Estimates of participants were as high as 20,000, making these riots the biggest and most violent Vietnam has experienced in years.
Image via Reuters

The fight over the tiny spits of land in the South China Sea has been simmering below the surface for months, but it seems it has finally boiled over this week.

Protests over Chinese-owned factories in Vietnam began on Tuesday and have since taken a deadly turn. Reports indicate that up to 21 people have been killed so far and dozens more have been injured in the demonstrations, which have primarily targeted Chinese and Taiwanese factories and workers. The protests began in response to China setting up an oil rig surrounded by a flotilla of coast guard ships on May 1 in the disputed Paracel Islands, which are claimed by both China and Vietnam.


Video via YouTube/tu nguyen

Thousands of Vietnamese protesters attacked as many as 200 foreign-owned factories on Tuesday and Wednesday — looting, ransacking, and setting fire to buildings and equipment. Some estimates of the number of participants were as high as 20,000, making these riots the biggest and most violent Vietnam has experienced in years.

Protests began peacefully in Ho Chi Min city, but quickly turned violent and deadly as they spread elsewhere throughout the country.

China Airlines, Taiwan’s largest airline, sent two charter flights to Vietnam today to handle the hundreds of Taiwanese nationals who are fleeing the country. The airline also announced it would be adding additional seats on planes to accommodate the influx of passengers. Amid the chaos, hundreds of other Chinese and Taiwanese nationals have been scrambling over the borders to Cambodia.

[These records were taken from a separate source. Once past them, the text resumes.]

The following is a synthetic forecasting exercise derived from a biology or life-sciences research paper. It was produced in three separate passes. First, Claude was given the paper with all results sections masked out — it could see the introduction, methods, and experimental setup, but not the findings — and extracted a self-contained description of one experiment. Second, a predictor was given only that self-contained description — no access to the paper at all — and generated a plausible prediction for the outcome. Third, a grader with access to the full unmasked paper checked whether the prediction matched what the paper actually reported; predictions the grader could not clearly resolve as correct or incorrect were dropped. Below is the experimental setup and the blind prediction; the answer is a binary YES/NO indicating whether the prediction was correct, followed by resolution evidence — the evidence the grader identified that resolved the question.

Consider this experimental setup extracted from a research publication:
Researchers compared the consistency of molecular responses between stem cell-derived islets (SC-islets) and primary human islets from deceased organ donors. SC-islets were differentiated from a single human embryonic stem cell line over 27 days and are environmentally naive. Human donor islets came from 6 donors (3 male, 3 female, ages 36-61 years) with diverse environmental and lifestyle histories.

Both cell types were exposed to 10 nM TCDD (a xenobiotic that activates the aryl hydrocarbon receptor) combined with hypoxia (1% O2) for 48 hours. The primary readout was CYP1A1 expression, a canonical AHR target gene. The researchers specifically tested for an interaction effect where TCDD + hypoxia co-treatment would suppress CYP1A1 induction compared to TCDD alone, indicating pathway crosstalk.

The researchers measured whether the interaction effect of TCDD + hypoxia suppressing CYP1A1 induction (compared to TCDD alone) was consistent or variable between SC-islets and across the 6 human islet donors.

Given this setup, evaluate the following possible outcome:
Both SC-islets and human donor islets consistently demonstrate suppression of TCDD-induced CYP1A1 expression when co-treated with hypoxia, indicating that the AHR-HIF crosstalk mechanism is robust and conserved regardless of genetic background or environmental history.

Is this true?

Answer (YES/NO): NO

In response to China's drilling near the disputed islands, Vietnam sent a flotilla of their own last week to disrupt Chinese activities. The boats have clashed with each other, and China is maintaining that they have full ownership over the Paracel Islands — also known as Xisha in Chinese — and condemned Vietnam’s attempts at disrupting Chinese activity.

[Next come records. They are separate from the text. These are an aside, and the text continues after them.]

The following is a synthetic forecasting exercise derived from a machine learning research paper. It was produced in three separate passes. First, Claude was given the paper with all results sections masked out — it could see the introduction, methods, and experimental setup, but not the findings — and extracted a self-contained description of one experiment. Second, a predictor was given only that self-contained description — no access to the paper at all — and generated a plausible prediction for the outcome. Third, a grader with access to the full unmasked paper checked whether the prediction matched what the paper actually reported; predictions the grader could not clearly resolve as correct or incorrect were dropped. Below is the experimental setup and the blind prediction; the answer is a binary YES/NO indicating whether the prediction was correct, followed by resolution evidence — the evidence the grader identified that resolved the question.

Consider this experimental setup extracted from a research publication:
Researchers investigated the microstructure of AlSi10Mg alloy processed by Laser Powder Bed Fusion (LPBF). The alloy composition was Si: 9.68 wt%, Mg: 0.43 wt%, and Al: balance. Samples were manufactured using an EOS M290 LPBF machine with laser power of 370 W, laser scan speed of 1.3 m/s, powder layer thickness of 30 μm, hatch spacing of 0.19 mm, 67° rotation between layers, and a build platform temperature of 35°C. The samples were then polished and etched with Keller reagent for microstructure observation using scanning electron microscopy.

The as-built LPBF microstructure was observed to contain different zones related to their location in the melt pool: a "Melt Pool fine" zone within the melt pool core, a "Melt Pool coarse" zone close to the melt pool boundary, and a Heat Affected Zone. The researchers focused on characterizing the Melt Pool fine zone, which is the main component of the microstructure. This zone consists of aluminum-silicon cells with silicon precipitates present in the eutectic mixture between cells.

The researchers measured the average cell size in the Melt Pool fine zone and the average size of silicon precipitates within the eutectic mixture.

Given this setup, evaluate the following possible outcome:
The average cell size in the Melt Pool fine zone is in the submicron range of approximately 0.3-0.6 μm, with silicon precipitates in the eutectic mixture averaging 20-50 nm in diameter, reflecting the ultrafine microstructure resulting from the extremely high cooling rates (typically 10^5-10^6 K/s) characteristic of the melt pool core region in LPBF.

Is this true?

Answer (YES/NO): YES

“The Xisha Islands are China's inherent territory. There exists no dispute,” said the Chinese Foreign Ministry in a statement last week. “Vietnam's disruptions of the Chinese company's normal activities have seriously violated China's sovereignty, sovereign rights, and jurisdiction.”


The US State Department condemned China’s activity towards the disputed islands as “provocative” in a statement on May 7.

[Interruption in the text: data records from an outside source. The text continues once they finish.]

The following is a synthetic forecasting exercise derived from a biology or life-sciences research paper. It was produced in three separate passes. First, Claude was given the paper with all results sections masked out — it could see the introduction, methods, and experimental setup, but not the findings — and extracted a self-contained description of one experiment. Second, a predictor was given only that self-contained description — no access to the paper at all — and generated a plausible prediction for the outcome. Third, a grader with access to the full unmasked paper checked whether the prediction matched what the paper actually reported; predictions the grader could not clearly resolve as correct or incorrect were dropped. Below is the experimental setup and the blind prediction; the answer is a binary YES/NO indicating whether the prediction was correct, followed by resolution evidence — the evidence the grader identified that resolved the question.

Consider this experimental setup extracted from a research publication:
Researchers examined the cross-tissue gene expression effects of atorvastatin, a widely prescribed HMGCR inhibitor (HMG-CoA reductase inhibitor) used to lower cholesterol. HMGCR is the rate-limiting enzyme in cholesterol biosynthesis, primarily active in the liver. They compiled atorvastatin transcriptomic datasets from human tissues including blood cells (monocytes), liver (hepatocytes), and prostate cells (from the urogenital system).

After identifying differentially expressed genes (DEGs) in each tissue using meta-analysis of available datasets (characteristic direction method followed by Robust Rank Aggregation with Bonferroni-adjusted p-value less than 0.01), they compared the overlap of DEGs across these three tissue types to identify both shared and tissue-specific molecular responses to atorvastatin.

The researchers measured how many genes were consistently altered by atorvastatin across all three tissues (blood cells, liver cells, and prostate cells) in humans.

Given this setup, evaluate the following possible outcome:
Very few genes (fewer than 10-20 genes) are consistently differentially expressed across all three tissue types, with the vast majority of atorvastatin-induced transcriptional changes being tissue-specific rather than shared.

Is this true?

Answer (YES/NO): YES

“This unilateral action appears to be part of a broader pattern of Chinese behavior to advance its claims over disputed territory in a manner that undermines peace and stability in the region,” the statement said.

The protests in Vietnam reflect growing anger in the region from China’s neighbors over what many see as an overt land grab that China has been carrying out in the South China Sea in recent years. In addition to the Paracel Islands that are claimed by Vietnam, China has its eyes on the strategically located and resource-rich Spratly Islands that are claimed by the Philippines.

Specifically, China seems to be eyeing a tiny coral atoll called the Johnson South Reef that is 700 miles off its coast. The Philippines Department of Foreign Affairs said in a statement on Wednesday that it had lodged a protest to China over a month ago about Chinese plans to reclaim the land. China had rejected the complaint, but the Philippines insist that China is planning the construction of outposts on the islands, and has even published photographs that it claims are of China building structures on the Johnson South Reef.

Normally, building a beach shack on a tiny island in the middle of the Pacific Ocean would not be cause for panic, but both the Spratly and Paracel Islands hold strategic value that no one is keen on giving up. The Spratley Islands are located in the world’s best fishing location and in strategic shipping lanes, and most importantly, they are on top of vast oil and natural gas reserves.

The Philippines is speculating that China is preparing to take over the Johnson South Reef to build an airstrip on it, which would give China greater access to the nearby oil and gas fields. Additionally, it would provide China with a strategic military base closer to Vietnam and the surrounding countries.

Despite warnings from the US and deadly protests in Vietnam, China shows no sign of giving up on its attempts to reclaim these islands. Much to the chagrin of its neighbors, there doesn’t appear to be anything anyone can do about it.